Tomek miał jednak jedno „ale” — od początku mnie irytował. Trzydzieści pięć lat, a facet ani dnia nie przepracował na serio, siedział na karku matki i zachowywał się, jakby wszyscy mu coś byli winni. Mądrzył się, pouczał, udawał filozofa. A sam — leniwy jak mało kto.

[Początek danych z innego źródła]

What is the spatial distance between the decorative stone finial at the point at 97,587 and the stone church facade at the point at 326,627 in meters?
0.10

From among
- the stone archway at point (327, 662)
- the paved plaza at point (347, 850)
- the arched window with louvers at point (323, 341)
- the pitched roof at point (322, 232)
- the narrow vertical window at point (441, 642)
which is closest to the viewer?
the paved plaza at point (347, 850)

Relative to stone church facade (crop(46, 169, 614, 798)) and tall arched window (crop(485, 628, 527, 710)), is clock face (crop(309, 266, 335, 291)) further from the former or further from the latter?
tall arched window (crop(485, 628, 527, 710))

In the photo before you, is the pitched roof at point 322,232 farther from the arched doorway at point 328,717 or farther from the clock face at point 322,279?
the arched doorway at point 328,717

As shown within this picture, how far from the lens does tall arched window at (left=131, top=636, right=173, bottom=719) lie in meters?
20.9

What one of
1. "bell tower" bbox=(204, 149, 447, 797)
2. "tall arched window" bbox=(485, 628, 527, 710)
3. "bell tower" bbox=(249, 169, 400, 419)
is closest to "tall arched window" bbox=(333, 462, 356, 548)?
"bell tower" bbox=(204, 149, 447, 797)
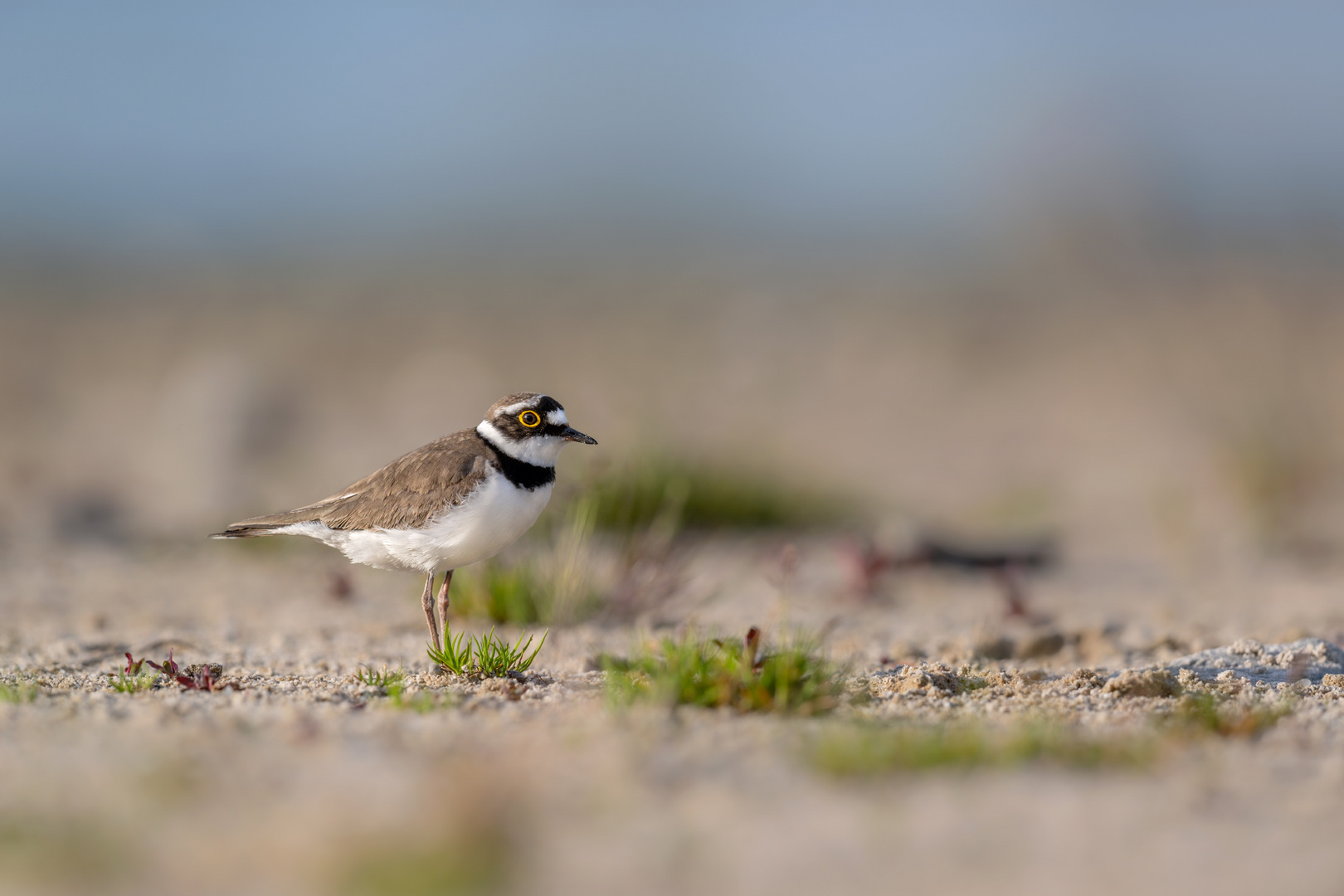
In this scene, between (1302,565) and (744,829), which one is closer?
(744,829)

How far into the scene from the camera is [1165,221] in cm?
4122

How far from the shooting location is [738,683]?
13.5ft

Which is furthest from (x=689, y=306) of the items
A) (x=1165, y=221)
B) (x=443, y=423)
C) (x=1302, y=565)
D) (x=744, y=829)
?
(x=744, y=829)

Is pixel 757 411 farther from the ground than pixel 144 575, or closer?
farther from the ground

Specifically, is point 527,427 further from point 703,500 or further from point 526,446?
point 703,500

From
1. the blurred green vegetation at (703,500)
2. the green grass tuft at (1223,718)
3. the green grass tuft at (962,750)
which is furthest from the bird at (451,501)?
the green grass tuft at (1223,718)

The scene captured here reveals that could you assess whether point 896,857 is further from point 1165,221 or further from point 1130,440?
point 1165,221

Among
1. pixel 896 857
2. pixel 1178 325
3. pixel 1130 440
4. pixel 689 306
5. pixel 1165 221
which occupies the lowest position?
pixel 896 857

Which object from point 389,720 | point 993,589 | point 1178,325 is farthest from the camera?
point 1178,325

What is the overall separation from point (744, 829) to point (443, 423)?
12.2 m

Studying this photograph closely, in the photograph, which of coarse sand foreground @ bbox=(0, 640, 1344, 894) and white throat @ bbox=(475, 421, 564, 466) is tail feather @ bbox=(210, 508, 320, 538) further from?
coarse sand foreground @ bbox=(0, 640, 1344, 894)

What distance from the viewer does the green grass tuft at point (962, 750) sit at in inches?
131

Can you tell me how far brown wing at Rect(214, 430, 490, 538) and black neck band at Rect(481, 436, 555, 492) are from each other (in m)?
0.06

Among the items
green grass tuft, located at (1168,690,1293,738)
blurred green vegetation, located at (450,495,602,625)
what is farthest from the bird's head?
green grass tuft, located at (1168,690,1293,738)
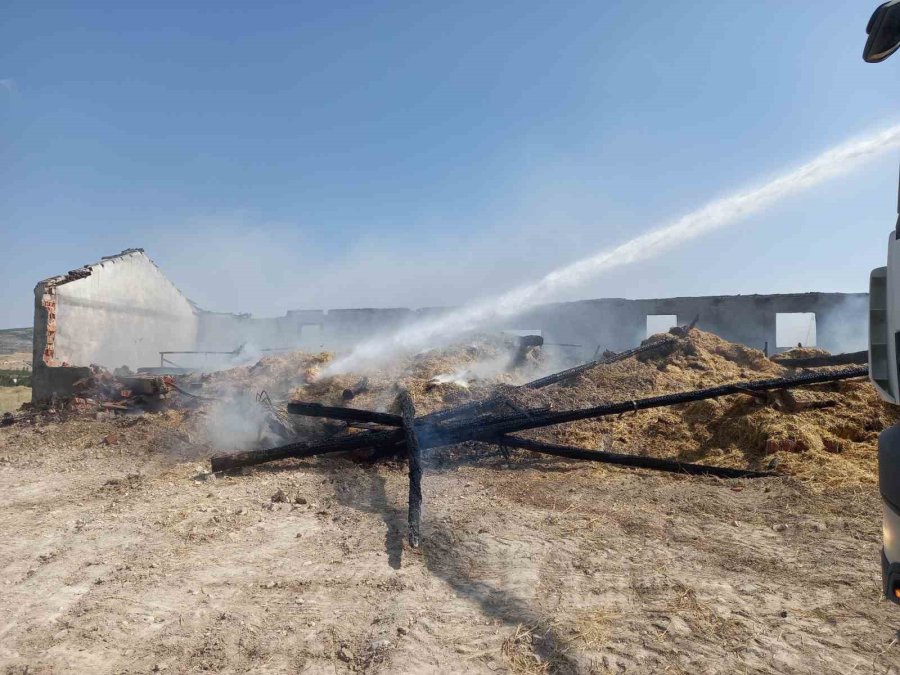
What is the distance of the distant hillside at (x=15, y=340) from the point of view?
1368 inches

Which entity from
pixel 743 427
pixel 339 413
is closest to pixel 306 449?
pixel 339 413

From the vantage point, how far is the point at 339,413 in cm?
716

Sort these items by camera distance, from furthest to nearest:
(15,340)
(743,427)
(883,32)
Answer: (15,340) < (743,427) < (883,32)

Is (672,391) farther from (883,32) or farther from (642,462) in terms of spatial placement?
(883,32)

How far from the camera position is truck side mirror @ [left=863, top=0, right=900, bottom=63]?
242cm

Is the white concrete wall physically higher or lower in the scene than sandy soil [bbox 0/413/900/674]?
higher

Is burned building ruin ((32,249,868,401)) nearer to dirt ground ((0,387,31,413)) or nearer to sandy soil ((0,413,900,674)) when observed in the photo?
dirt ground ((0,387,31,413))

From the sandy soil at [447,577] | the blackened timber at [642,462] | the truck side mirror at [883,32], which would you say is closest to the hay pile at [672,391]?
the blackened timber at [642,462]

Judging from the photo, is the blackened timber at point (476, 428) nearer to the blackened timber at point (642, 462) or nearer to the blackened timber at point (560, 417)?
the blackened timber at point (560, 417)

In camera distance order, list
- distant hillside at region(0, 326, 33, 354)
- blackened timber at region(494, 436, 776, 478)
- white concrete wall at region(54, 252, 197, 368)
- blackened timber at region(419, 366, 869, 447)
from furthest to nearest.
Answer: distant hillside at region(0, 326, 33, 354), white concrete wall at region(54, 252, 197, 368), blackened timber at region(419, 366, 869, 447), blackened timber at region(494, 436, 776, 478)

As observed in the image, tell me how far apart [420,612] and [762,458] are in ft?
18.7

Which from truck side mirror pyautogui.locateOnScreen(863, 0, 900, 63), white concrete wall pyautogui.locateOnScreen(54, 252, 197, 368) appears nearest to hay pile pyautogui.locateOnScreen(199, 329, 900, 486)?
truck side mirror pyautogui.locateOnScreen(863, 0, 900, 63)

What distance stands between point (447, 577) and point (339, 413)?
11.8 ft

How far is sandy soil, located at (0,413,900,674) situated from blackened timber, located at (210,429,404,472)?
27cm
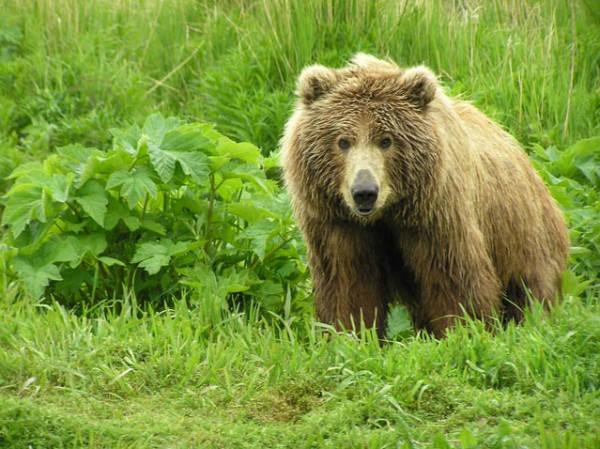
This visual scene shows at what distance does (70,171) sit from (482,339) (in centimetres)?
249

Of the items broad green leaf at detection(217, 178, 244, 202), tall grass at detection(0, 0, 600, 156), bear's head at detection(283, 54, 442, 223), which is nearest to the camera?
bear's head at detection(283, 54, 442, 223)

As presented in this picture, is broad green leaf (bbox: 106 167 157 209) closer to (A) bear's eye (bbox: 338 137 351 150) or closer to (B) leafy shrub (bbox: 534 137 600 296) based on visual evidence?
(A) bear's eye (bbox: 338 137 351 150)

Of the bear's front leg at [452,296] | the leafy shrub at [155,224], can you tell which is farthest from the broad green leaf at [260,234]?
the bear's front leg at [452,296]

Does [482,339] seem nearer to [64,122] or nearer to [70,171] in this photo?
[70,171]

Kiedy się wprowadzaliśmy, Tomka nie było — wyjechał do Gdańska, gdzie podobno „studiował” i chciał zostać. Teściowa pozwoliła nam robić z mieszkaniem, co tylko chcemy: remont, meble — wszystko według naszego uznania. Mówiła nawet, iż Tomek tam już nie wróci. I szczerze — mieszkać tam było nie do zniesienia. To choćby nie było mieszkanie, tylko jakaś szara nora, przesiąknięta dymem, pełna kurzu i plam.

Tapety w brudnobrązowym kolorze, sufit w zaciekach, kanapa z wystającymi sprężynami. Wrażenie, iż mieszkało tam coś, ale na pewno nie ludzie. W każdej szparce — śmieci, a zapach jak w starej palarni. Cały dzień wynosiliśmy worki ze śmieciami, potem przez kilka tygodni spaliśmy na materacu i jedliśmy na kartonach. Ale potem — nowe meble, jasne ściany, przytulność, ciepło. Mieszkanie ożyło, stało się prawdziwym domem.

I przez dwa lata żyliśmy spokojnie. Bez niepotrzebnych gości, bez głośnych kłótni. Już zaczynałam zapominać, kim był Tomek. Aż pewnego dnia zadzwoniła teściowa — drżącym głosem, niemal szeptem: „Tomek wraca. Nic mu tam nie wyszło”.

Mąż zareagował spokojnie. Mówił, iż bratu się nie udało — zdarza się. Ale po kilku dniach teściowa zadzwoniła znowu: „Nie przyjedzie do mnie, tylko do was. Proponowałam, odmówił. U mnie wieś, a jemu, widzisz, do miasta trzeba”. W jej głosie słychać było zmęczenie. Wiedziała, iż robi nam niekomfortowo, ale widocznie nie miała wyjścia.

Tomek przyjechał. Z torbą, z papierosami, ze swoimi nawykami. Dzieci jeszcze nie mamy, miejsca niewiele, ale kuchnię oddaliśmy pod jego rozkładane łóżko. Myślałam wtedy, iż zostanie na tydzień, może dwa. Pomyliłam się. Rozgościł się „na dłużej”.

I zaczęło się. Brudne talerze w zlewie. Ślady butów — wszędzie, choćby na dywaniku przy łóżku. Popielniczka na kuchennym stole — pełna. Okna nie da się otworzyć — dym jak w piwnicy. I przede wszystkim ten ton: „Po co ty tyle mięsa kupujesz? Trzeba oszczędzać”. „Źle myjesz półki”. „Proszek do prania za drogi, po co ci taki?”.

On, który nigdy nie pracował, teraz uczy mnie, jak żyć. A ja znoszę. Męża wysłali w delegację — na trzy miesiące. A ja zostaję z tym… współlokatorPrzestałam być gościnna i powiedziałam wprost, iż to nasz dom, a nie przytułek dla wiecznych niesamodzielnych — i wreszcie odetchnęłam, ucząc się, iż czasem trzeba postawić granice, choćby kosztem rodzinnego spokoju.